Year: 2020 Source: Science, Medicine, and Anthropology. (2020). Retrieved from http://somatosphere.net/2020/the-third-choice-suicide-hotlines-psychiatry-and-the-police.html/ SIEC No: 20200962

With Covid-19 showing no sign of abating, mental health care (from ongoing therapy to helplines) continues to be an important site of treatment for many Americans. While traditional therapy has continued to be prohibitively expensive for most, teletherapy has been covered by most major health insurance companies since the early days of the pandemic and is currently free for upwards of 130 million Americans. 2020 has seen the most widespread offering of fee-less teletherapy in the U.S., but the fact of teletherapy’s financial accessibility is not quite new: most forms of tele-mental health care have been free or low-fee across their long history.

Across the 20th century and into our present, new modes of relating at a distance have given individuals in crisis an ever-expanding set of tools for accessing mental health care. From World War II psychotherapeutic broadcasts to Instant Relay Chats, letter writing to e-therapy, psychiatrists, psychoanalysts, and peer-activists have attempted to send therapeutic care beyond the consulting room by harnessing quotidian, habitual media to connect would-be patients to the help that they need wherever they are, whenever they need it.

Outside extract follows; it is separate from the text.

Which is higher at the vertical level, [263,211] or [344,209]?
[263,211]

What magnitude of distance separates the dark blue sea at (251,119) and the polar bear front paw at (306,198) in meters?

The suicide hotline is one such form of teletherapy, premised on reaching users who otherwise couldn’t access traditional therapy as well as those in extremis: it’s nearly ubiquitously available, free, and comes in over a household utility or, now, a cellphone. It was designed to provide great flexibility and control to users, and to circumvent traditional modes for seeking care in while in crisis: namely, it has sought to create a space of care outside the jurisdiction of psychiatry and policing and the threats their forms of intervention carry.